A propósito de Memoria de un miliciano

Aún hoy no tengo muy claro qué es exactamente lo que tenemos en estas páginas. ¿Las memorias de un miliciano del Frente Popular llamado Fernando Lescarén? ¿Una historia que nos cuenta José Luis de Funes, basada en los apuntes sobre la vida de un amigo suyo que éste dejó escritos antes de morir? ¿Ambas cosas?

Aún hoy no tengo muy claro qué es exactamente lo que tenemos en estas páginas. ¿Las memorias de un miliciano del Frente Popular llamado Fernando Lescarén? ¿Una historia que nos cuenta José Luis de Funes, basada en los apuntes sobre la vida de un amigo suyo que éste dejó escritos antes de morir? ¿Ambas cosas?

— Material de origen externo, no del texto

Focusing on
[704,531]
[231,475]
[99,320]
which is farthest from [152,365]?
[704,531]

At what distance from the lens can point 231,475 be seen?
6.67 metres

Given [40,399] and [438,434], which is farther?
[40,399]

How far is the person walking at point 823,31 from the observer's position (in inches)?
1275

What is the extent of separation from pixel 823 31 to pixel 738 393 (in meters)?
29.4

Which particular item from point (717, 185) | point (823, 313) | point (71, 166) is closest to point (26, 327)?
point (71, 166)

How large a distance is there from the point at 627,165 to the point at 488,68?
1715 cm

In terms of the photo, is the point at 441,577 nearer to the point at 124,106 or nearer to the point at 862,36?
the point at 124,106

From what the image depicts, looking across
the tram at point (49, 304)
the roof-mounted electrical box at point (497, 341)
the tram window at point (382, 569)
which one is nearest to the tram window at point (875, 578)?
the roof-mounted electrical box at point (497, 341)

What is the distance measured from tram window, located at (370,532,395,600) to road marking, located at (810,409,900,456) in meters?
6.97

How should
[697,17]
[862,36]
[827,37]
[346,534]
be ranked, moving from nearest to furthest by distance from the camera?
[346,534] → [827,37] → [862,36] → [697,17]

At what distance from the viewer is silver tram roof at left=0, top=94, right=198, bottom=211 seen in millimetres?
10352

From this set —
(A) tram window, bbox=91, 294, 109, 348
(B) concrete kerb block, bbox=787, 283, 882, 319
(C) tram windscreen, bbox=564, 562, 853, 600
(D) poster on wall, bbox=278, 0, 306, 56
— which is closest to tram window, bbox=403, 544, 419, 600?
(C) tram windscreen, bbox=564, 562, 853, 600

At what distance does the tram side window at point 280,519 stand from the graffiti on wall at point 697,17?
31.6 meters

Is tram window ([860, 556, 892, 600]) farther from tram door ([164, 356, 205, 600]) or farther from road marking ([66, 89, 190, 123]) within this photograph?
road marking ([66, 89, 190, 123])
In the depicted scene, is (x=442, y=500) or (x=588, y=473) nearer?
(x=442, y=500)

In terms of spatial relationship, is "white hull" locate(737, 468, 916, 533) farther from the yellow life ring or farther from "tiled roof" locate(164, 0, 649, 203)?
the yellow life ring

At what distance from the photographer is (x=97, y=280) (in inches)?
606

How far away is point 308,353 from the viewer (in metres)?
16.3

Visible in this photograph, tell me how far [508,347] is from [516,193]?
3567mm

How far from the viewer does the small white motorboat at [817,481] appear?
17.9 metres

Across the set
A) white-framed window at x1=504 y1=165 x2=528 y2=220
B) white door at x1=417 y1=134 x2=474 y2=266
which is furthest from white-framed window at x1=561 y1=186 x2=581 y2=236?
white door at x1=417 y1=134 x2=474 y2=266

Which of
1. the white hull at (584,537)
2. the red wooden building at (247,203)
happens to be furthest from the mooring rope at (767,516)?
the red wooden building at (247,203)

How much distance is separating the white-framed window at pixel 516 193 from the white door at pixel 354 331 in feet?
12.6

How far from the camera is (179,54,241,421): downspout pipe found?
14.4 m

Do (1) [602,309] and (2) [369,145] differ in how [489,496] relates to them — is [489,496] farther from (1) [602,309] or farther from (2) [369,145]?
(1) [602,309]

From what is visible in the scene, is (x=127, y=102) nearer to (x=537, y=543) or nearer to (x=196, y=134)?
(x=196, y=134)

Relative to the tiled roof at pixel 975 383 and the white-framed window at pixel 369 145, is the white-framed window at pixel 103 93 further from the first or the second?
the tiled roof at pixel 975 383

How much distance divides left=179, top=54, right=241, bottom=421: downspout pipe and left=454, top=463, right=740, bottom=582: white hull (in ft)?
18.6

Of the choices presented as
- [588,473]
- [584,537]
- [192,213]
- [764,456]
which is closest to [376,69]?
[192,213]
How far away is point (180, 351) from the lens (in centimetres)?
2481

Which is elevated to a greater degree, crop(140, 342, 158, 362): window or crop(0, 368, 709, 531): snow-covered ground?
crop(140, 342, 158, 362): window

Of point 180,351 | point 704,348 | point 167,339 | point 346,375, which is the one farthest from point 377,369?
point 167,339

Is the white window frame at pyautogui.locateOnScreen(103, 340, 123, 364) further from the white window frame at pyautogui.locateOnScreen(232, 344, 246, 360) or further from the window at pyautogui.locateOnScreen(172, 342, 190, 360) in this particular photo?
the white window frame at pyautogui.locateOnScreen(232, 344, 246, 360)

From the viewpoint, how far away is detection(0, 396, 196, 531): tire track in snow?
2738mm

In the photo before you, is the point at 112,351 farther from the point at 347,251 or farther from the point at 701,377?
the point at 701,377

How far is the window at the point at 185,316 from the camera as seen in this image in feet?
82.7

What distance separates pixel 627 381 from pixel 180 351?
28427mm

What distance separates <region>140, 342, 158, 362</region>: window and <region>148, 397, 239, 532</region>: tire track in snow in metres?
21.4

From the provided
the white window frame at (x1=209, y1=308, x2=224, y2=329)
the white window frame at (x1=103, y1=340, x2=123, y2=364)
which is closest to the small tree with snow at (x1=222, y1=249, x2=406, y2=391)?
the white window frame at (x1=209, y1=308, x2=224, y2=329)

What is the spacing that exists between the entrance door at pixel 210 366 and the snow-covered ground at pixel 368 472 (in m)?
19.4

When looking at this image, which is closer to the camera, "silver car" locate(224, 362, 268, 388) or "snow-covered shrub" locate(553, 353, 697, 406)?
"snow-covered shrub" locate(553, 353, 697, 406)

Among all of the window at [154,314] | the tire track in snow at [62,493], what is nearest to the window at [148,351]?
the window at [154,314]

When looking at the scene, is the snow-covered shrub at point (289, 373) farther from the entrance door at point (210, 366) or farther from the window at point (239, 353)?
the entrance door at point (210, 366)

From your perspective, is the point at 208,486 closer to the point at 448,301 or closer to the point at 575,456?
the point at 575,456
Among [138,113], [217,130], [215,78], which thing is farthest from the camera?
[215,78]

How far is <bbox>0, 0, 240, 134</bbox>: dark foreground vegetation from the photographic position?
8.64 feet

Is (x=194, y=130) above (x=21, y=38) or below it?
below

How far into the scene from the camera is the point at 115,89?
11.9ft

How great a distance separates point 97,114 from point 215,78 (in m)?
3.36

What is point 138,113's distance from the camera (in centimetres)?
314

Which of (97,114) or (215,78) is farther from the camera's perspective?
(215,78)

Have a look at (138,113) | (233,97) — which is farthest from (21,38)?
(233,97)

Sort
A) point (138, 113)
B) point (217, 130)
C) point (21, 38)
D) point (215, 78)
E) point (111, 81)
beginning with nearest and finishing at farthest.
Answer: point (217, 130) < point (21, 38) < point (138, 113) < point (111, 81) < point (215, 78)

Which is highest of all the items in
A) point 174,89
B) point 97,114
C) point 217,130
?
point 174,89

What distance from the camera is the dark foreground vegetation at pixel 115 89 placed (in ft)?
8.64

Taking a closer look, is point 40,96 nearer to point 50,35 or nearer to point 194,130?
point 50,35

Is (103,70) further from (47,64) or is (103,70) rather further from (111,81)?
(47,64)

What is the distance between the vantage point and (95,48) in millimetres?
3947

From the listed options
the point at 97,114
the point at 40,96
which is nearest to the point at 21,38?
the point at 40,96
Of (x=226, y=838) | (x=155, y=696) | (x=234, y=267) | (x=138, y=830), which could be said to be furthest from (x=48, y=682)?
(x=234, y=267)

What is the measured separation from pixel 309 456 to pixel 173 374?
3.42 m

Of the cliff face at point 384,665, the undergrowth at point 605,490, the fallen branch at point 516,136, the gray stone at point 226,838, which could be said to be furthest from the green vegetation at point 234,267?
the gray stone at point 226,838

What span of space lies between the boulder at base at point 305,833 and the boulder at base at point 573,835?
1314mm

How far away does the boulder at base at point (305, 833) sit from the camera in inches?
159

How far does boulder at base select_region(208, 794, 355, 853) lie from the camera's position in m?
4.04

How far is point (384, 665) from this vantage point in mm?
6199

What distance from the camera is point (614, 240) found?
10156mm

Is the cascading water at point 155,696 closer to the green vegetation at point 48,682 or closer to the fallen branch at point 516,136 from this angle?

La primera vez que leí el manuscrito –por cierto, de un tirón, cosa no muy normal– me sorprendió extrañamente, y la impresión inmediata fue la excelente adaptación del lenguaje del narrador al lenguaje del personaje. El dominio de este recurso por el autor hacía que la lectura me alejase de la persona del escritor conforme pasaba las páginas, para percibir que quien hablaba desde las mismas era el personaje Fernando Lescarén. Como todos ustedes ya habrán comprobado en su experiencia en cuanto lectores, los personajes literarios, cuando hablan, definen a quien les hace hablar; o, si quieren, hablan por boca de su autor.
 
Expresé a José Luis mis impresiones, sin atreverme a preguntarle directamente por la autoría del manuscrito. Y de esa conversación concluí, pero no de forma categórica, que las memorias eran reales y que prácticamente, como él mismo dice en la introducción, se había limitado a ocultar algunos nombres, ajustar algunos hechos históricos y realizar algunas correcciones de errores mecanográficos u ortográficos.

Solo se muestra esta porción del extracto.